*WORK ORDER*
Only lines holding "государственных" are wanted; copy each of them from the records below.

*PROVIDED INFORMATION*
○ ○ ○ ○
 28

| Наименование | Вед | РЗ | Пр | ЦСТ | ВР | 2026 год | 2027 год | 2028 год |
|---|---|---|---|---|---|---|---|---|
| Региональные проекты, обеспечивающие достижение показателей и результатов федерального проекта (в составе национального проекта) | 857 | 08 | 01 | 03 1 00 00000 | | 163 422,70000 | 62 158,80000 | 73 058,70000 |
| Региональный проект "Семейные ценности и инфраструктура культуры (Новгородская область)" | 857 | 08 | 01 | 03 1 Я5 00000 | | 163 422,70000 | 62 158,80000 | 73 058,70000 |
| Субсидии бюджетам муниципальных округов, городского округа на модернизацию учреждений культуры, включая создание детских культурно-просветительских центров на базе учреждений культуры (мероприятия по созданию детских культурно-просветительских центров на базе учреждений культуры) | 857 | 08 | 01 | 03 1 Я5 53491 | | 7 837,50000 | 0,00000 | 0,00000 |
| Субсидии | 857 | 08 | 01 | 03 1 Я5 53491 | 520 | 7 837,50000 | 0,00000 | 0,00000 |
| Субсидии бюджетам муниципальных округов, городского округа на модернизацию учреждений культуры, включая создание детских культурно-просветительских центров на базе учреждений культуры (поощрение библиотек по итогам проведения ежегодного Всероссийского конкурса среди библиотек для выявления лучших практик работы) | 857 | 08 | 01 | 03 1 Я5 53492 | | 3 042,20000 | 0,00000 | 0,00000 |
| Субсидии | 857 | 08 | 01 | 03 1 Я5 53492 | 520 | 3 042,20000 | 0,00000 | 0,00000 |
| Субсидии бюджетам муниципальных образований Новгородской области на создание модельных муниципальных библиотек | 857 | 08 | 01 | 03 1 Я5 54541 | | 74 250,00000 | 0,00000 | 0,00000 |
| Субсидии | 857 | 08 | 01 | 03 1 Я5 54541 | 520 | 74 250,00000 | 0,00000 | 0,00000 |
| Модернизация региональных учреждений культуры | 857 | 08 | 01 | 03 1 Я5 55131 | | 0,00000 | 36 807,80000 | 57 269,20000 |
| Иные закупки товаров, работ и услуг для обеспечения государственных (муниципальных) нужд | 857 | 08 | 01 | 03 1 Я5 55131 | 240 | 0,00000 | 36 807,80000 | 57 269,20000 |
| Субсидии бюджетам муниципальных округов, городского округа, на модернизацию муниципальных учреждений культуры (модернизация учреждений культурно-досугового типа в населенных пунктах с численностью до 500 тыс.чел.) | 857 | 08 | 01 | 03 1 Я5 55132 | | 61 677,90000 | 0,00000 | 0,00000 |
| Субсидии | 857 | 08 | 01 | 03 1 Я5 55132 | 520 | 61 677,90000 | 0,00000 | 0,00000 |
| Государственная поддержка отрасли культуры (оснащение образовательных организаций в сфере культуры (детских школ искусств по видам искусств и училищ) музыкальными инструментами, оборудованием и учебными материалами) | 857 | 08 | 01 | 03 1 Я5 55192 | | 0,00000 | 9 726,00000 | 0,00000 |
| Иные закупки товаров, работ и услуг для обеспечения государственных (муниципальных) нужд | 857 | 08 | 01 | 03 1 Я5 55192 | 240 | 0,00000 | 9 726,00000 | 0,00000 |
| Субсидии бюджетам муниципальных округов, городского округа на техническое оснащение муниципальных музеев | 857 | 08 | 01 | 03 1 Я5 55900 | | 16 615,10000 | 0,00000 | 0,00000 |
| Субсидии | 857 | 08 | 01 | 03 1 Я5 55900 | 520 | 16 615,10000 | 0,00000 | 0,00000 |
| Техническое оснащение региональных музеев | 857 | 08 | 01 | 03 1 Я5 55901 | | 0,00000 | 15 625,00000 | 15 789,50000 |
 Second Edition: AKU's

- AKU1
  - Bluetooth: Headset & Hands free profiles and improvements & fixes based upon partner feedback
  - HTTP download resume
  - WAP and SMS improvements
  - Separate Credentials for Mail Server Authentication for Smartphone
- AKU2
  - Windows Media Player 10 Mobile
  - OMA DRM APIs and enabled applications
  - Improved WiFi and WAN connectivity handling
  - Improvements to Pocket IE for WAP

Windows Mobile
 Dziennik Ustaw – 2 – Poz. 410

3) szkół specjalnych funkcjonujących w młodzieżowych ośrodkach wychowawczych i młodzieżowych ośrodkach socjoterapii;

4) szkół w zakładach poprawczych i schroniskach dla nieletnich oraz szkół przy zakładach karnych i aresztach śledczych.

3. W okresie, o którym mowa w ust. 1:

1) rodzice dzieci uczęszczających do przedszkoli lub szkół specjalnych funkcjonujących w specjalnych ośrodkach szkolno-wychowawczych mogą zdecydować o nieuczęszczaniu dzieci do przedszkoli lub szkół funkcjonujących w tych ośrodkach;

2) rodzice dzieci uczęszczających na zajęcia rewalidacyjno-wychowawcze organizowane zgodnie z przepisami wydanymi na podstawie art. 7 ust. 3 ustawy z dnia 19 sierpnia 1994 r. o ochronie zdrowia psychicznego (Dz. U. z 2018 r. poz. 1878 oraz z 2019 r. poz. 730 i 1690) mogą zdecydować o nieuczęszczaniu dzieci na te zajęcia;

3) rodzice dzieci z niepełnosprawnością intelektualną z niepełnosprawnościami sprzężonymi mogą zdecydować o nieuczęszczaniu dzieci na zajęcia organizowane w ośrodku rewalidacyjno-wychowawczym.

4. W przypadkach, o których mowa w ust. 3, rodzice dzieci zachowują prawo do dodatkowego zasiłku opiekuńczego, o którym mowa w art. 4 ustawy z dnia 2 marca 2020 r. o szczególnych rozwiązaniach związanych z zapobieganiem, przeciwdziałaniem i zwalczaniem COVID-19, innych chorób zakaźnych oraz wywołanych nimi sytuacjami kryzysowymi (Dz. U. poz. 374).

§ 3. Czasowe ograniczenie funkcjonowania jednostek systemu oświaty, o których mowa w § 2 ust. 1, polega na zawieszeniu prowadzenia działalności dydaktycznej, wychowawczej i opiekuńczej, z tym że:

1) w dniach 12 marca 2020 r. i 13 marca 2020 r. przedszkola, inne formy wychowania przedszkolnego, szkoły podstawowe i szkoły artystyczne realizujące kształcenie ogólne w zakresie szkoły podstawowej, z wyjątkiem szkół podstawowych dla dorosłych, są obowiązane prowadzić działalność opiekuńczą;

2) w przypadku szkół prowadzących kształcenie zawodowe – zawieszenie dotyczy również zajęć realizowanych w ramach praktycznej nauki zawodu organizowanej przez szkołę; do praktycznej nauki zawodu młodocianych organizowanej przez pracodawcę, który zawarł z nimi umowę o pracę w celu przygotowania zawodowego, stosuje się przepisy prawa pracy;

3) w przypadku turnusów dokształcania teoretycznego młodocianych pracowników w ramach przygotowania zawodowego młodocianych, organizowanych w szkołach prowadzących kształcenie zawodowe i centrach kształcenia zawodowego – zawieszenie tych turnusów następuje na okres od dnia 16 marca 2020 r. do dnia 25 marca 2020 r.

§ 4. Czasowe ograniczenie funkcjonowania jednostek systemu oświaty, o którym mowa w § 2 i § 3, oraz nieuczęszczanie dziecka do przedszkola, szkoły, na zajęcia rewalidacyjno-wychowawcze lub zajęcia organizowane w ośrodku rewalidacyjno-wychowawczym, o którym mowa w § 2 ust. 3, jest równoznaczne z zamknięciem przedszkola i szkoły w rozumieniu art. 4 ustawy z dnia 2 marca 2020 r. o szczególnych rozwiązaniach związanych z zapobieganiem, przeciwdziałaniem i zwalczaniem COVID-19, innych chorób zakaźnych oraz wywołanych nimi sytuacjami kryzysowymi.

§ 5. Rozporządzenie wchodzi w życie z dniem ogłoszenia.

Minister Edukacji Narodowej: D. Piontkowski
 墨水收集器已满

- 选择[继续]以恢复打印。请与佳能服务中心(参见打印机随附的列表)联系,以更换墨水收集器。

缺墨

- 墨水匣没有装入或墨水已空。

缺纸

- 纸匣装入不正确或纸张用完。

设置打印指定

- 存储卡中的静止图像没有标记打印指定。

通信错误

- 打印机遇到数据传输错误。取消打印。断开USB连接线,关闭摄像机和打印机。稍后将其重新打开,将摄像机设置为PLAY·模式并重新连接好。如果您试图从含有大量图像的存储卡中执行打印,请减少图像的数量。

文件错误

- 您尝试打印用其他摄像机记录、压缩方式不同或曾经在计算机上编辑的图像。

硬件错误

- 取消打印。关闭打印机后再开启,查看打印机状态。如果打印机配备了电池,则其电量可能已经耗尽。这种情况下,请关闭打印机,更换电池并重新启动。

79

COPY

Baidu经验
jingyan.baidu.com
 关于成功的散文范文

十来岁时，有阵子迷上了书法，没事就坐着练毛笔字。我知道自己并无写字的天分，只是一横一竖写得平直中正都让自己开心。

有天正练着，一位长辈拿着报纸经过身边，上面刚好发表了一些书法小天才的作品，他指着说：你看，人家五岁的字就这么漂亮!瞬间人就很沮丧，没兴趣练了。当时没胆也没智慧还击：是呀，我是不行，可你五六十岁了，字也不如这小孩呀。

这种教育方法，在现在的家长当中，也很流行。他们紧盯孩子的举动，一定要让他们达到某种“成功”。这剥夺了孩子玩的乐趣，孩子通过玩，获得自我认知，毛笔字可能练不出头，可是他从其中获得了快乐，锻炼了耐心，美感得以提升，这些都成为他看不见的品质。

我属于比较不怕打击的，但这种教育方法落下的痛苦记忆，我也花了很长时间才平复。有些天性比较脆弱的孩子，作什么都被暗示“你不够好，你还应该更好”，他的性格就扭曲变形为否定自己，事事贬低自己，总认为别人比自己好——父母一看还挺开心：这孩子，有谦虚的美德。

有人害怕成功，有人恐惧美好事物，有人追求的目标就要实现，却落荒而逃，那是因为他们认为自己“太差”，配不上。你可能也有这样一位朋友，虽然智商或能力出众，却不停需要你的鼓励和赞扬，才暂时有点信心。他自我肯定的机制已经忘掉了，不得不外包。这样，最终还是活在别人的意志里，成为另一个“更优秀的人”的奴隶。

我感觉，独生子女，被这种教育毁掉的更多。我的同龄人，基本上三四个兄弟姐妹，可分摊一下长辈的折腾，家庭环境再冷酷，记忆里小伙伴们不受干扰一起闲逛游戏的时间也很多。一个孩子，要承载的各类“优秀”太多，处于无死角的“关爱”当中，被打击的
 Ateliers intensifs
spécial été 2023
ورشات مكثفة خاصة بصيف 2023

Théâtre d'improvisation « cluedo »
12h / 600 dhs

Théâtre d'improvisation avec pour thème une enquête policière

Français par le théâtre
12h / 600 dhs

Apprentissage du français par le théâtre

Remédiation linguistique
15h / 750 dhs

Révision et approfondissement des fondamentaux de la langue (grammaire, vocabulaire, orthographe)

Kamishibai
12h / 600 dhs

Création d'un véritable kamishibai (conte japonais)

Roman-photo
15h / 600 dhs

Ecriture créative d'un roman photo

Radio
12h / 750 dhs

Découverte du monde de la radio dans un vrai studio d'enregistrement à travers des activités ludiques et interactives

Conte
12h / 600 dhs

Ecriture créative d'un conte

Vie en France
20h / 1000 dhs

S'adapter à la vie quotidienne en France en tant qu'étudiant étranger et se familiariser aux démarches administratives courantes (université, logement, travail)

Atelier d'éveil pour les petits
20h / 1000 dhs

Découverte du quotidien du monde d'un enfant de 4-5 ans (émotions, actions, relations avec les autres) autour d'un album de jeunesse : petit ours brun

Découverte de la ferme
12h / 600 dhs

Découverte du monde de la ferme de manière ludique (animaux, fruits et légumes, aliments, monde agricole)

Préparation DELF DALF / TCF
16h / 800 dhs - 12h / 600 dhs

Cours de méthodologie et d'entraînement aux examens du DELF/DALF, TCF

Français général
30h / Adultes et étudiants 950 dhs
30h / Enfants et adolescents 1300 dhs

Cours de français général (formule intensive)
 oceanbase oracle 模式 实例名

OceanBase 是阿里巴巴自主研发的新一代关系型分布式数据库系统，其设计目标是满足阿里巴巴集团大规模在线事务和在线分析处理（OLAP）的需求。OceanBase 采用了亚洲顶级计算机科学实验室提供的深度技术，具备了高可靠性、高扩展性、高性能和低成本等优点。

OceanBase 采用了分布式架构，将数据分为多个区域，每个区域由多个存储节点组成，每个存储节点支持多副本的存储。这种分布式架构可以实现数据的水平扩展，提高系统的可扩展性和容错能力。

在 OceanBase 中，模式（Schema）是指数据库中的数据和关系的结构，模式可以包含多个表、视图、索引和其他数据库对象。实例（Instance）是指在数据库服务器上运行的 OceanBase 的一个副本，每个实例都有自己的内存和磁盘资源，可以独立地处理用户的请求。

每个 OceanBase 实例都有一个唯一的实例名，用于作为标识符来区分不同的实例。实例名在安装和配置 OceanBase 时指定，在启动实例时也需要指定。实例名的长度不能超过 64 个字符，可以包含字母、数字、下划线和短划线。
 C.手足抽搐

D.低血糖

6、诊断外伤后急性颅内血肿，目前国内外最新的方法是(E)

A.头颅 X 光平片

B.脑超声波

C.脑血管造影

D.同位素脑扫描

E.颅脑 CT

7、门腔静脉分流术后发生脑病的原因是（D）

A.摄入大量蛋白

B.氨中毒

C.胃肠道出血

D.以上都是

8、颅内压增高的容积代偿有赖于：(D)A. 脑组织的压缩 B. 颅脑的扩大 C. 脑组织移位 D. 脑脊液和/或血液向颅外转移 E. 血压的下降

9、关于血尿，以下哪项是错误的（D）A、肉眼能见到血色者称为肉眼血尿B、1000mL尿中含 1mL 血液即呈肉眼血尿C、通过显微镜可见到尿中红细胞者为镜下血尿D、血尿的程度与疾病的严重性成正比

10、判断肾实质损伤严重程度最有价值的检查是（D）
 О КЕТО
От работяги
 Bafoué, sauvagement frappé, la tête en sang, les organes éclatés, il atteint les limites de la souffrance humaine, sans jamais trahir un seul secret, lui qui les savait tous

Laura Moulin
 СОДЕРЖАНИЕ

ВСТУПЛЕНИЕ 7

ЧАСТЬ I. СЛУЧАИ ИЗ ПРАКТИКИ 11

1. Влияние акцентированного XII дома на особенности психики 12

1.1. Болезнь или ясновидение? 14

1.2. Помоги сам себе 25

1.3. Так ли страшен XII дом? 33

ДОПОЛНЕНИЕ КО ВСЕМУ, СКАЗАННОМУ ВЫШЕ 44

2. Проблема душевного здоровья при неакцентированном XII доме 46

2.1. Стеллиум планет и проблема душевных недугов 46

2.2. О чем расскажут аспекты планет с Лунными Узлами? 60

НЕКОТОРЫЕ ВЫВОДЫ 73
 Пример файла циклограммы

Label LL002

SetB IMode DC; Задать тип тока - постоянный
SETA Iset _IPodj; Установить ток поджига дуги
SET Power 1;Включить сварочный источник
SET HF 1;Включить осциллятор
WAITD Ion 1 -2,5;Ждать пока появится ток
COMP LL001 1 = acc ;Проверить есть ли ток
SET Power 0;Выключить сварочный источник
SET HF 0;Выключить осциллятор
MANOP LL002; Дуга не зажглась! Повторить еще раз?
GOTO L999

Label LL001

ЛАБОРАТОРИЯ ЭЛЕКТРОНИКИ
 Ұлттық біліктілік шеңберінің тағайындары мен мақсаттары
○ ○ ○ ○
*ANSWER AREA*
| Иные закупки товаров, работ и услуг для обеспечения государственных (муниципальных) нужд | 857 | 08 | 01 | 03 1 Я5 55131 | 240 | 0,00000 | 36 807,80000 | 57 269,20000 |
| Иные закупки товаров, работ и услуг для обеспечения государственных (муниципальных) нужд | 857 | 08 | 01 | 03 1 Я5 55192 | 240 | 0,00000 | 9 726,00000 | 0,00000 |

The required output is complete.